Zudem ist es wichtig, Fragen zu stellen wie: «Wer ist an der Forschung beteiligt?» und «Wie wird der Beitrag der Menschen, mit denen Sie arbeiten, anerkannt?». Die Koproduktion mit älteren Menschen wird zum Beispiel zunehmend durch Ungleichheiten innerhalb der älteren Bevölkerung und Machtunterschiede innerhalb und zwischen den Gruppen herausgefordert. Es ist wichtig, dass Machtunterschiede sowie ethische Herausforderungen und Querschnittsthemen wie Geschlecht, Klasse, Race und sexuelle Orientierung im gesamten Forschungsprozess explizit gemacht und reflektiert werden. 

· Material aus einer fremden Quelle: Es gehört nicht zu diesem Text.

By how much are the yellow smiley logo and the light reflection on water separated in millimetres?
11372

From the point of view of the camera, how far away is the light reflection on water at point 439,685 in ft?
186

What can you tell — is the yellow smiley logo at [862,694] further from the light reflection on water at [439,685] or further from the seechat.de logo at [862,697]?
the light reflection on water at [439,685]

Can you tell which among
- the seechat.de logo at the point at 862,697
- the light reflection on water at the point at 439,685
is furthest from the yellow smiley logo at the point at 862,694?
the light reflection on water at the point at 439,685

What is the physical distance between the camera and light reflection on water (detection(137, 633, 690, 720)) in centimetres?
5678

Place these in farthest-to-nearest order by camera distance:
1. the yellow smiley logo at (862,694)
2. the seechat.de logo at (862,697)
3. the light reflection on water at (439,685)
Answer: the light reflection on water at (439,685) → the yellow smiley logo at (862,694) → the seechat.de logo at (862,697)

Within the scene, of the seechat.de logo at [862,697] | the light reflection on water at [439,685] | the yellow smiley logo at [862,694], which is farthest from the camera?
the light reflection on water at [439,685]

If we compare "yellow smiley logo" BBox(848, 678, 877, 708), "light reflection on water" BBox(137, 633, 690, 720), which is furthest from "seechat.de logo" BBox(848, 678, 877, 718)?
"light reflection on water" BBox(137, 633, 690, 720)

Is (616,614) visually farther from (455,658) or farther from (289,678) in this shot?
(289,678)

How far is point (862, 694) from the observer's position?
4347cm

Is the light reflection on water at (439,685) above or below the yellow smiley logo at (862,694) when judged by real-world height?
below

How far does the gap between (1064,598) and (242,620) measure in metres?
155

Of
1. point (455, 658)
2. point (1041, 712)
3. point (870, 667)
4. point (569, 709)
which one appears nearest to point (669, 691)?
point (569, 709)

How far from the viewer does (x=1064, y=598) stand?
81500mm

Shkumbin Gashi: Gibt es noch etwas, das Sie gerne hinzufügen würden? 

Dr. Patty Doran: Abschliessend möchte ich anmerken, dass die Koproduktion für Forscher*innen eine entscheidende Rolle bei der Bekämpfung von Altersdiskriminierung spielen kann, indem sie die Fähigkeiten und das Wissen, das ältere Menschen in die Forschung einbringen, hervorhebt und entwickelt. Durch die Verschiebung der Machtverhältnisse gewinnen wir eine andere Perspektive. Diese lässt uns Möglichkeiten erkennen, um die sozialen Herausforderungen unserer Zeit besser bewältigen zu können.

 

Patty Doran
Dr. Patty Doran, Forscherin am «Manchester Institute for Collaborative Research on Ageing» (MICRA)

«Einer der grössten Vorteile besteht darin, dass wir durch die Zusammenarbeit mit den Menschen und Gemeinschaften, die wir erforschen, ein besseres Verständnis für sie entwickeln können.»